▸ Actions to take:
A. According to the article about hospital roommates, how much shorter is the hospital stay of a patient who rooms with the healthiest roommate, compared with a patient who has the sickest roommate?
B. Copy everything in the article about hospital roommates from "The following originally" down to "of your roommate.", word for word.

*** Text for analysis

The following originally appeared on The Upshot (copyright 2017, The New York Times Company).
Your speed of recovery in a hospital is related to many things. Among them is one you might not consider: the condition of your roommate.
A recent study published in the American Journal of Health Economics found that hospital patients who are assigned healthier roommates require less care and are discharged more rapidly, with no negative effects on their health. For example, a patient who rooms with the healthiest roommate has a hospital stay that is about eight hours shorter, requiring 27 percent less medical attention, and costing about $840 less, compared with a patient with the sickest roommate. Female patients with healthier roommates are discharged in better condition and have a smaller chance of requiring re-hospitalization.
The study examined a broad range of hospital patients, including those who had surgical procedures — like heart bypasses or joint replacement operations — as well as those admitted for medical conditions like pneumonia or cancer.

******
*** Information shown

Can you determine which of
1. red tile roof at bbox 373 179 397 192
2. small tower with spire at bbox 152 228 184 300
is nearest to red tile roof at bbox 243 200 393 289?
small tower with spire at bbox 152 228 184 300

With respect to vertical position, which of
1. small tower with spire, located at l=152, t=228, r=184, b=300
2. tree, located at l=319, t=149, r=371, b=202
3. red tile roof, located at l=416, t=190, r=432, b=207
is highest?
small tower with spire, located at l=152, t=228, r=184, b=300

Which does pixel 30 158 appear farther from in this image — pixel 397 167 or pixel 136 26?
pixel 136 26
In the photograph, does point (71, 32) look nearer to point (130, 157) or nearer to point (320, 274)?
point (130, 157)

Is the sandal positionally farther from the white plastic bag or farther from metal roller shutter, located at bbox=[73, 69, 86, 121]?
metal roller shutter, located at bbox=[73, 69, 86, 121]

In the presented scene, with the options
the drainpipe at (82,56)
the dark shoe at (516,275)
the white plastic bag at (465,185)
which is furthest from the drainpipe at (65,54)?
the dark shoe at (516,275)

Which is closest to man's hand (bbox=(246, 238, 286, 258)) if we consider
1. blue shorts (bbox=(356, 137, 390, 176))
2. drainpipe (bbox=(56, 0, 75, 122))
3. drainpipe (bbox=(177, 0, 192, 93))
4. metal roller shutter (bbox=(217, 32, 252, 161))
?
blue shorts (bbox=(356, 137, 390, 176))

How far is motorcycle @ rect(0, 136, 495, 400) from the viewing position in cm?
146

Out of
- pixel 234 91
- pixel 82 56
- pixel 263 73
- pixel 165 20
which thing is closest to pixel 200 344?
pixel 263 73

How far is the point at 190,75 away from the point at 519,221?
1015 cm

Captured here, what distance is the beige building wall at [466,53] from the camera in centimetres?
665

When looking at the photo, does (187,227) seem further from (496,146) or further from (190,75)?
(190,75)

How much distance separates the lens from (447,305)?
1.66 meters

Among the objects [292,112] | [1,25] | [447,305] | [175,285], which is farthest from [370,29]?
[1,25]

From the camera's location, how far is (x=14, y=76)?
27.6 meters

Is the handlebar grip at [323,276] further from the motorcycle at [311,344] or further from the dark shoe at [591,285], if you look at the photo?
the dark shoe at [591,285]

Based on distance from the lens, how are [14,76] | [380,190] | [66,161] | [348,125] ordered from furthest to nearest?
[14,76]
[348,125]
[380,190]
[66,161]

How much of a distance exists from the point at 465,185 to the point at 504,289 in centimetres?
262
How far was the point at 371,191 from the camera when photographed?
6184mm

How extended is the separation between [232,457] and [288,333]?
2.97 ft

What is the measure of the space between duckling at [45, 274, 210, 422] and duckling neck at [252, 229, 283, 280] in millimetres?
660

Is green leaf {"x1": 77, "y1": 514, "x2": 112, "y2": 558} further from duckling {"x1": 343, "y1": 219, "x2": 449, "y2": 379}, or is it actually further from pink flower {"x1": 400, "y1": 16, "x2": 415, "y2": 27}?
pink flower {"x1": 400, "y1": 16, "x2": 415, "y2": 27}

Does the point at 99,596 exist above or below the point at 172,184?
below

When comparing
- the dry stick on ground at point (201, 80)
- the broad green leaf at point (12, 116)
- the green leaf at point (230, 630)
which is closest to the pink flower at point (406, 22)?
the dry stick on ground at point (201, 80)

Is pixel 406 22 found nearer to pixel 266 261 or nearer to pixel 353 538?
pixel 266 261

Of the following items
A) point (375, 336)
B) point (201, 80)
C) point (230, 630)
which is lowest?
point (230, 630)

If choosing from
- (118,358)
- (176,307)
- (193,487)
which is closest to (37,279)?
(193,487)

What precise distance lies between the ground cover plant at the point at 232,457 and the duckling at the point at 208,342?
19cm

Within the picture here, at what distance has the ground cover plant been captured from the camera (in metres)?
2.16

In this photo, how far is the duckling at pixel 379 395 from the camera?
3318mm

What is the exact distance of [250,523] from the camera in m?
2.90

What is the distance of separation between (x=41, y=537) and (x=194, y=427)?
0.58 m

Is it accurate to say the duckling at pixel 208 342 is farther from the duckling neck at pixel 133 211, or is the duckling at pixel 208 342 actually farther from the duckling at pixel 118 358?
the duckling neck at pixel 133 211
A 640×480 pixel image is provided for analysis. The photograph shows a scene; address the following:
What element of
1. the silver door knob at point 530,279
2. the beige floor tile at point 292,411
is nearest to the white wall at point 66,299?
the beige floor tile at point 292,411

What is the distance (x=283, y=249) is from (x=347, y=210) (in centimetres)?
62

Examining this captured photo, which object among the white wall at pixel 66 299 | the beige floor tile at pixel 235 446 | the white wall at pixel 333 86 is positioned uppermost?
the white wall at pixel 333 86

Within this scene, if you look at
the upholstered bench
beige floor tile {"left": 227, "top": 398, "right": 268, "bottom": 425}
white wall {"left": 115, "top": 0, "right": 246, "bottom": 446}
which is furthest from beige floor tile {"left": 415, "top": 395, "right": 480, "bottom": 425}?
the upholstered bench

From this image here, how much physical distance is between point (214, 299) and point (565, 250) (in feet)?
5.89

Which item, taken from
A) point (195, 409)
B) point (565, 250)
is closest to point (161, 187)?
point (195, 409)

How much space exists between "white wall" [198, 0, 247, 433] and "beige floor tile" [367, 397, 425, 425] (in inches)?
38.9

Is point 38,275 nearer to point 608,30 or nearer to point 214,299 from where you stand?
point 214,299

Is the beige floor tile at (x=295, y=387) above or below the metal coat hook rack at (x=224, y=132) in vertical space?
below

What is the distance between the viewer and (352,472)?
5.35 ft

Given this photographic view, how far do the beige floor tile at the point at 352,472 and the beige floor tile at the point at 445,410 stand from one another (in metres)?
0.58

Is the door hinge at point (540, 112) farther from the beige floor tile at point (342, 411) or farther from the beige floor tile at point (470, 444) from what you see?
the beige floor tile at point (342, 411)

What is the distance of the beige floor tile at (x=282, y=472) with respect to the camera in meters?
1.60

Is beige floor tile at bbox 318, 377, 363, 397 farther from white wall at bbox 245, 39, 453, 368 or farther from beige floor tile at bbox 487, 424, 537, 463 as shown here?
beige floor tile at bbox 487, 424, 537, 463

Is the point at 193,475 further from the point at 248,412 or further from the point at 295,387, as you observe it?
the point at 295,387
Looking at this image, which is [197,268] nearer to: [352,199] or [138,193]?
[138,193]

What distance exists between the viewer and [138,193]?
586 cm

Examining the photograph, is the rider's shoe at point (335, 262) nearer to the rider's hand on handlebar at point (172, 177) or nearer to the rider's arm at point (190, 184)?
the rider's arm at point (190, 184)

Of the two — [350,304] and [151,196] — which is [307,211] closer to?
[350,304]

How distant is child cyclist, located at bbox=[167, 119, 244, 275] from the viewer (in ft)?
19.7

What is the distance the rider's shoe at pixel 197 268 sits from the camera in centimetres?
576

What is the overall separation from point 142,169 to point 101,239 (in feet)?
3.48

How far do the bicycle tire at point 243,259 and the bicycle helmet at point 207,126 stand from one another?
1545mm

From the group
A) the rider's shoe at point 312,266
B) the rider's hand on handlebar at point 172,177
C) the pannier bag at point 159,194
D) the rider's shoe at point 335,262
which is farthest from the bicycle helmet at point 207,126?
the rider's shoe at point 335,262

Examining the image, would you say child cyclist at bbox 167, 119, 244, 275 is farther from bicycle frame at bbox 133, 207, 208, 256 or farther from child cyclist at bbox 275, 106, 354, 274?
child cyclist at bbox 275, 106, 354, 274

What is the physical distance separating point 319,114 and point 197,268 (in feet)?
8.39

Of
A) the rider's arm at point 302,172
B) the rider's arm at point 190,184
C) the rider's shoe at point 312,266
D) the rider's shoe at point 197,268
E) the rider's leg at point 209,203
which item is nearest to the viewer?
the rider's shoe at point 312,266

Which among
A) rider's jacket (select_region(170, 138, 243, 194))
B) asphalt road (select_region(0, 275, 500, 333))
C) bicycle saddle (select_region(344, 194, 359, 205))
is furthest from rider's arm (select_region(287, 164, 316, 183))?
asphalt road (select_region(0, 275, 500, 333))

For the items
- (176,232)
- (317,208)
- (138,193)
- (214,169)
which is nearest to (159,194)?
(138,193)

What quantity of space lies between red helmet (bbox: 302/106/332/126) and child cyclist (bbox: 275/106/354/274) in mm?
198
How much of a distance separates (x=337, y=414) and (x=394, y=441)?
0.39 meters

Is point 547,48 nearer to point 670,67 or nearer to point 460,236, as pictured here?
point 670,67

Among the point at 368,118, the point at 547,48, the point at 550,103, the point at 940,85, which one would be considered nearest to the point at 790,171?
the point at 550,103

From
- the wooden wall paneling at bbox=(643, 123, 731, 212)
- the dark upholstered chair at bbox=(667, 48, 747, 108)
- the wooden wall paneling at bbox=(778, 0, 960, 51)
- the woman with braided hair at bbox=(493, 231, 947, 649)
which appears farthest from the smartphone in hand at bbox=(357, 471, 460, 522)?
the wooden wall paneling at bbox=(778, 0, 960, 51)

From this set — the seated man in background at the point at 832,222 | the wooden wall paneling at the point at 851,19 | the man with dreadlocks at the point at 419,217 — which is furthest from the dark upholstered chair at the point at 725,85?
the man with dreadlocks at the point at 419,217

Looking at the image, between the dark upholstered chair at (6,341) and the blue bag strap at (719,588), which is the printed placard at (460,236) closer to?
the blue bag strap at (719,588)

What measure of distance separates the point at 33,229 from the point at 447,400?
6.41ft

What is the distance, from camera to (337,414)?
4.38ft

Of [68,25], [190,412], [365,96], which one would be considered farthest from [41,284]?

******

▸ Responses per task:
A. About eight hours shorter.

B.
The following originally appeared on The Upshot (copyright 2017, The New York Times Company).
Your speed of recovery in a hospital is related to many things. Among them is one you might not consider: the condition of your roommate.